I knew that my relationship is not heathy. That why it broken. I try to fix him or hope he would change. But it got uglier, untill we both can't accept each other faces .we fight from small thing to big thing, we had no communication we ignore the problem, we make out and thought our problem is fixed. My bf broke up bc he could not handle the fight, unsercurity, the no communication, .....I myseft felt bad and wonder if we can work thing out, but I read these signs which gave me thought it might not work. I might not change and he also. The ideas of let someone go is so hard and scared that I may not be in a relationship again. But read these sign helped me to be stronger and be proud that he finally left. It took him along time to figured out but I hope I will be ready to let go

I have had an unhealthy relationship, trust me it was horrible! After having a breakup I have realised my life is beautiful and peaceful!

8 Warning Signs You're in An Unhealthy Relationship ... (via Twitter)

the 2nd one is a big thing for me :/ I want to trust him more, but I find it difficult when I find out things he's kept from me, and stuff he's done in the past stays with me. Should I forgive, forget and move on, or is there something i can do/say to put my mind at rest whilst he meets up with other girls etc It would ease a lot of the tension in our relationship i think

My story is kind of long but here it goes, I cheated on my boyfriend about a year and a half ago. The thing is I was drunk, really drunk. I know that is not an excuse but I know that if I would have been sober I would have never done that. The amount of guilt and pain that I feel is unexplainable. I dropped out of college so I wouldnt have to see the guy I cheated on him with. We are still togeather and have a baby she is 4 months old. I have lost all sorts of communcation with my friends. I am not allowed to go out with my friends. Not even for a visit or anything. He goes out with his friends and he drinks. He is very jealous and posesive. Idk wht to do. I am truly sorry and try and do everything I can so that he will trust me again, but nothing seems to work. Should we seek for help or just go our seperate ways?

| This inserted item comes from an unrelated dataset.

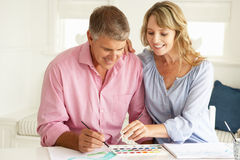 Mid age couple painting with watercolors Royalty Free Stock Photography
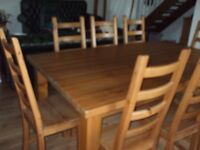 Pine table and 8 chairs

Our fights are crazy, and they haven't gotten better even after 3 years. I don't want to leave him because he says that when he sees his future I'm in it and how he imagines having a little girl that looks like me. Which makes me feel guilty for even thinking about leaving him, but I feel like it's for the best. Not to mention I'm starting to fall for another guy who really cares about me. I'm not sure if I should just try harder with my current boyfriend or give this other guy a chance.